Given task ▸
Output every entry exactly as given.

(Stored data)
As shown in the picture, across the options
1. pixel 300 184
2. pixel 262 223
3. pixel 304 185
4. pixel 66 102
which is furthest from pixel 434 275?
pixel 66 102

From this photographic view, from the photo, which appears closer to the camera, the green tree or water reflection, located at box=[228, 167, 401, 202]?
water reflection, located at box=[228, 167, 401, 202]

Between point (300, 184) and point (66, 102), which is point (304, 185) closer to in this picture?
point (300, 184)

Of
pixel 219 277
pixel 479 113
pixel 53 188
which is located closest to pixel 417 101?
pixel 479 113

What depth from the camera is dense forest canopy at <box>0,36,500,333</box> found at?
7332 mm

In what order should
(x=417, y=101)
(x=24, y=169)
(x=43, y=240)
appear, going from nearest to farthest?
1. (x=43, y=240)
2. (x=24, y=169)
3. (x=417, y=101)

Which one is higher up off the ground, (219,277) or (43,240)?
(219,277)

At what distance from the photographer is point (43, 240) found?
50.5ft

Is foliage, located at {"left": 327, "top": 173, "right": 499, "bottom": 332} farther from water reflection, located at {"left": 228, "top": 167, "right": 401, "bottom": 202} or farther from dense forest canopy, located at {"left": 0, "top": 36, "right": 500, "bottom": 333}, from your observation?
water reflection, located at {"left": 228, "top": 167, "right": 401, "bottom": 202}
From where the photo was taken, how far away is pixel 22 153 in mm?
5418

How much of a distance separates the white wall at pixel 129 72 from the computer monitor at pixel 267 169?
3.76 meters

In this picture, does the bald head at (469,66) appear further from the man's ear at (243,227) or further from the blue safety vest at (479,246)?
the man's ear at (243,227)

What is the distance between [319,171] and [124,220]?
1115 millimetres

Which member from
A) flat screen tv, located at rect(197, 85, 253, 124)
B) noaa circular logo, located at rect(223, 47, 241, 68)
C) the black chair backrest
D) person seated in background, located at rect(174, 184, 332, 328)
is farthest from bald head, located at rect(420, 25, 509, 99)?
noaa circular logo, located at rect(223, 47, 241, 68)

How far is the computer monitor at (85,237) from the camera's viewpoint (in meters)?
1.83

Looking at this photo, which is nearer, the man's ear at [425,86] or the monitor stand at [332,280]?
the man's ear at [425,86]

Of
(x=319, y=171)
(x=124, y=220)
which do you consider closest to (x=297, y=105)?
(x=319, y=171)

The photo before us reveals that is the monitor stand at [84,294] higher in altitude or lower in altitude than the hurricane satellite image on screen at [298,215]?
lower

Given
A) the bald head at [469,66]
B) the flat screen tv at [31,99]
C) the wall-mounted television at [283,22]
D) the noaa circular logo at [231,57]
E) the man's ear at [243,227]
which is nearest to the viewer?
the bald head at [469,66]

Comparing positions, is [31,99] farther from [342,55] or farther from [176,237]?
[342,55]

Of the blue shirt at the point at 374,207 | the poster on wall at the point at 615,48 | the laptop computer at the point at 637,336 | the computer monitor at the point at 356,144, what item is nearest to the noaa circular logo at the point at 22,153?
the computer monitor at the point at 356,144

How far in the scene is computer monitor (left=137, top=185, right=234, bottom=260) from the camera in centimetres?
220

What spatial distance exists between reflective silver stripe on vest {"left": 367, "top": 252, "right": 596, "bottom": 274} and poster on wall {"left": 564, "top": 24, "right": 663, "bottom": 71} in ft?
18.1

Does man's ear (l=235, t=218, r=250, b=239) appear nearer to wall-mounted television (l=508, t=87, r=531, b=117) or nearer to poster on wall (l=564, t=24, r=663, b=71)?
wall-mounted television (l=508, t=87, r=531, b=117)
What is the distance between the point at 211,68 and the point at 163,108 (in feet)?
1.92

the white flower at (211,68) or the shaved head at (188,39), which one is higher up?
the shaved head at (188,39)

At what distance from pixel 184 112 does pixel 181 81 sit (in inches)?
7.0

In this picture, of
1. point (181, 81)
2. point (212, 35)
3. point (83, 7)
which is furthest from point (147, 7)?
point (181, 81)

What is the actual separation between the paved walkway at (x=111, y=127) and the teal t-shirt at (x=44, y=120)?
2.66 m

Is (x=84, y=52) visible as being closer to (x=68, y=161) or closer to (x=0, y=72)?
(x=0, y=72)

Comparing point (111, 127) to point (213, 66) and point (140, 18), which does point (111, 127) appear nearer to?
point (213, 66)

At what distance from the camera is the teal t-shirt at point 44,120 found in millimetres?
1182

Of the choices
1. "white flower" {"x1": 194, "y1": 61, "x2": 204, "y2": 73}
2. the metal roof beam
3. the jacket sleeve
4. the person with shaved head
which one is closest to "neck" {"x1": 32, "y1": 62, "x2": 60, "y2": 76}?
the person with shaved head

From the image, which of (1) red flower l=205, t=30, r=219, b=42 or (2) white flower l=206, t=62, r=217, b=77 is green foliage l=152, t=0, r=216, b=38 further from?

Solution to this task ▸
As shown in the picture, across the options
1. pixel 300 184
2. pixel 262 223
3. pixel 304 185
4. pixel 66 102
which is furthest from pixel 434 275?
pixel 66 102

From this photographic view, from the photo, which appears closer to the camera, the green tree or water reflection, located at box=[228, 167, 401, 202]?
water reflection, located at box=[228, 167, 401, 202]

Between point (300, 184) and point (66, 102), which is point (304, 185) closer to in this picture?
point (300, 184)

Of
pixel 219 277
pixel 479 113
pixel 53 188
which is located closest to pixel 417 101?
pixel 479 113

What depth from the camera is dense forest canopy at <box>0,36,500,333</box> found at?
7332 mm

In what order should
(x=417, y=101)
(x=24, y=169)
(x=43, y=240)
appear, going from nearest to farthest?
1. (x=43, y=240)
2. (x=24, y=169)
3. (x=417, y=101)

Which one is higher up off the ground, (219,277) or (43,240)?
(219,277)

At what distance from the photographer is point (43, 240) found?
50.5ft

Is foliage, located at {"left": 327, "top": 173, "right": 499, "bottom": 332} farther from water reflection, located at {"left": 228, "top": 167, "right": 401, "bottom": 202} or farther from dense forest canopy, located at {"left": 0, "top": 36, "right": 500, "bottom": 333}, from your observation?
water reflection, located at {"left": 228, "top": 167, "right": 401, "bottom": 202}
From where the photo was taken, how far away is pixel 22 153 in mm?
5418

How much of a distance separates the white wall at pixel 129 72 from the computer monitor at pixel 267 169?
3.76 meters

In this picture, does the bald head at (469,66) appear further from the man's ear at (243,227) or further from the blue safety vest at (479,246)?
the man's ear at (243,227)

What is the distance between [319,171] and [124,220]?
1115 millimetres

Which member from
A) flat screen tv, located at rect(197, 85, 253, 124)
B) noaa circular logo, located at rect(223, 47, 241, 68)
C) the black chair backrest
D) person seated in background, located at rect(174, 184, 332, 328)
is farthest from bald head, located at rect(420, 25, 509, 99)?
noaa circular logo, located at rect(223, 47, 241, 68)

How far is the computer monitor at (85,237) from the camera's viewpoint (in meters)?
1.83

Looking at this photo, which is nearer, the man's ear at [425,86] or the monitor stand at [332,280]?
the man's ear at [425,86]

Of
(x=319, y=171)
(x=124, y=220)
which do you consider closest to (x=297, y=105)?
(x=319, y=171)

The photo before us reveals that is the monitor stand at [84,294] higher in altitude or lower in altitude than the hurricane satellite image on screen at [298,215]?
lower

Given
A) the bald head at [469,66]
B) the flat screen tv at [31,99]
C) the wall-mounted television at [283,22]
D) the noaa circular logo at [231,57]
E) the man's ear at [243,227]
which is nearest to the viewer?
the bald head at [469,66]

Comparing positions, is [31,99] farther from [342,55] or farther from [176,237]?
[342,55]

Of the blue shirt at the point at 374,207 | the poster on wall at the point at 615,48 | the laptop computer at the point at 637,336 | the computer monitor at the point at 356,144, what item is nearest to the noaa circular logo at the point at 22,153?
the computer monitor at the point at 356,144

How far in the scene is computer monitor (left=137, top=185, right=234, bottom=260) from the camera in centimetres?
220

What spatial distance exists between reflective silver stripe on vest {"left": 367, "top": 252, "right": 596, "bottom": 274} and poster on wall {"left": 564, "top": 24, "right": 663, "bottom": 71} in ft?
18.1

Does man's ear (l=235, t=218, r=250, b=239) appear nearer to wall-mounted television (l=508, t=87, r=531, b=117) or nearer to poster on wall (l=564, t=24, r=663, b=71)?
wall-mounted television (l=508, t=87, r=531, b=117)
What is the distance between the point at 211,68 and the point at 163,108 (in feet)?
1.92

the white flower at (211,68) or the shaved head at (188,39), which one is higher up?
the shaved head at (188,39)

At what distance from pixel 184 112 does pixel 181 81 sit (in inches)?
7.0

In this picture, of
1. point (181, 81)
2. point (212, 35)
3. point (83, 7)
which is furthest from point (147, 7)?
point (181, 81)

What is the actual separation between the paved walkway at (x=111, y=127) and the teal t-shirt at (x=44, y=120)?
2.66 m

Is (x=84, y=52) visible as being closer to (x=68, y=161) or closer to (x=0, y=72)?
(x=0, y=72)

Comparing point (111, 127) to point (213, 66) and point (140, 18), which does point (111, 127) appear nearer to?
point (213, 66)

At what distance from the camera is the teal t-shirt at point 44,120 found in millimetres?
1182

Of the choices
1. "white flower" {"x1": 194, "y1": 61, "x2": 204, "y2": 73}
2. the metal roof beam
3. the jacket sleeve
4. the person with shaved head
which one is closest to "neck" {"x1": 32, "y1": 62, "x2": 60, "y2": 76}?
the person with shaved head

From the image, which of (1) red flower l=205, t=30, r=219, b=42 or (2) white flower l=206, t=62, r=217, b=77 is green foliage l=152, t=0, r=216, b=38 further from?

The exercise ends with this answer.